Tara Lazar came on the scene with her fun and zany book, The Monstore. She is continuing the fun and humor in two more books to be released later this year, I Thought This Was a Bear Book, andLittle Red Gliding Hood. With these two, Tara has proven to be queen of the fairy tale mash-up. “What I love about fairy tales is that they are so familiar to everyone,” said Tara. “And I love writing fractured fairy tales, because there is a whole backstory that everyone already knows, so the new story is both familiar and fresh.”
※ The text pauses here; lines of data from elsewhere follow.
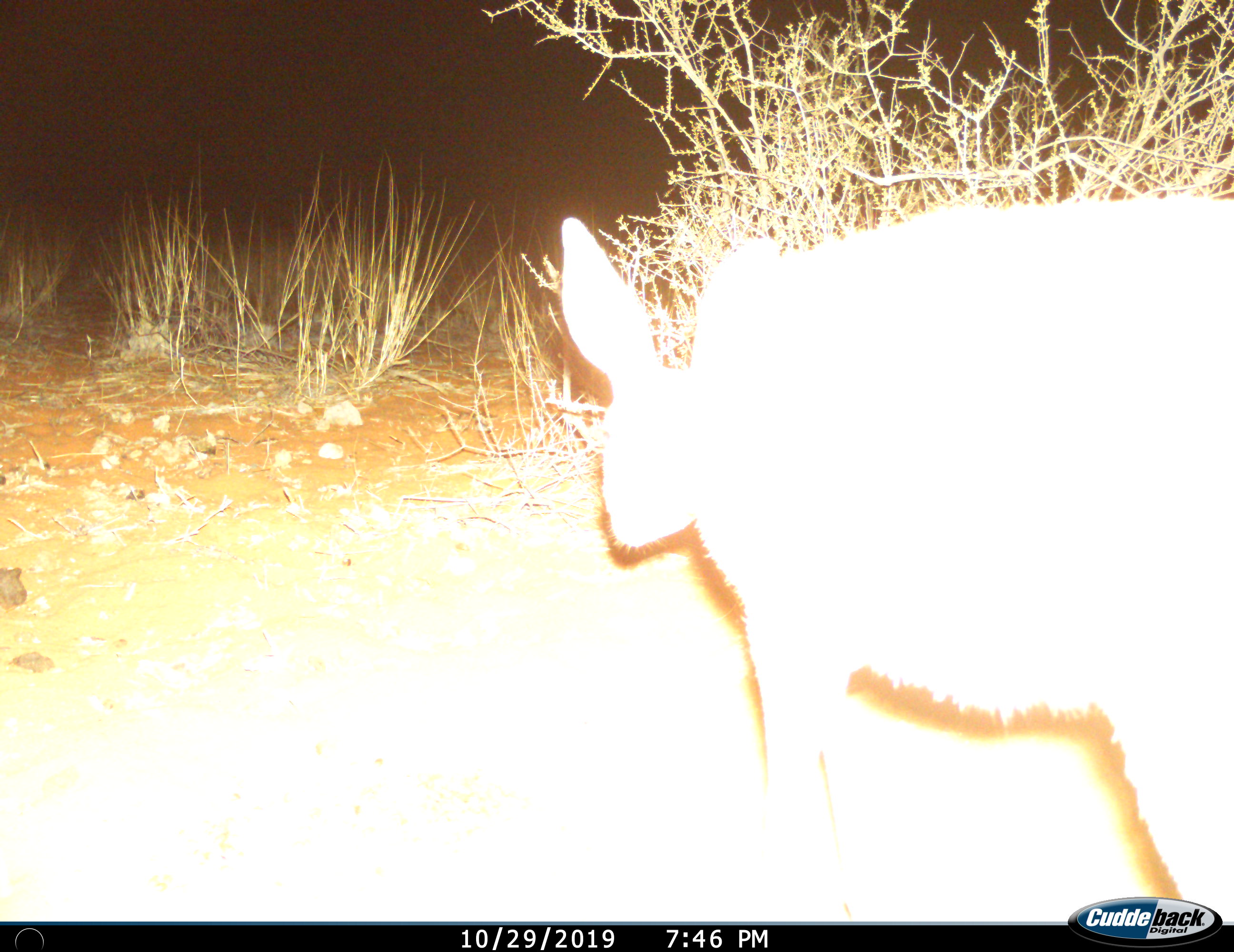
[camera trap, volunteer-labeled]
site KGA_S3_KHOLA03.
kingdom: Animalia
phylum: Chordata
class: Mammalia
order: Artiodactyla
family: Bovidae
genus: Raphicerus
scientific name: Raphicerus campestris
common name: steenbok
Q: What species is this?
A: Steenbok (Raphicerus campestris).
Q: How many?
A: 1.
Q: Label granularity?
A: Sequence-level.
Tara’s childhood bookcase held a classic collection of little golden books, and Tara likes to imagine that the characters all have lives together somewhere. This may have been the mindset that shaped her two new books. In I Thought This Was a Bear Book, an alien gets knocked out of his book and into the story of Goldilocks and the Three Bears. As Tara describes it, “Chaos ensues.”

Her favorite fairy tale, Little Red Riding Hood, was the jumping off place for Little Red Gliding Hood. She says, “What I love about Little Red is that there are so many permutations, so many places you can go with that story.” Also, Red provides plenty of opportunities for Tara’s kooky humor. A friend of hers was writing a book in which Red is a ninja. That friend urged Tara, who was a champion figure skater, to write about Red as a figure skater. “I used Little Red and smooshed in every other fairy tale and nursery rhyme character that I loved as a kid – Jack Sprat and his wife, the tortoise and the hare, Humpty Dumpty, Rapunzel,” described Tara, “It was really fun to bring in the other characters and see how they could help Red.”

The thing Tara liked most about the original Red Riding Hood story was that Red’s mom trusted her to handle an important errand by herself. “I really like stories where the child can go off on their own and have adventures,” said Tara. “Kids’ days are full of adults – the great thing for kids about books and stories is that the kids in them can have autonomy and freedom without adult interference or structure.”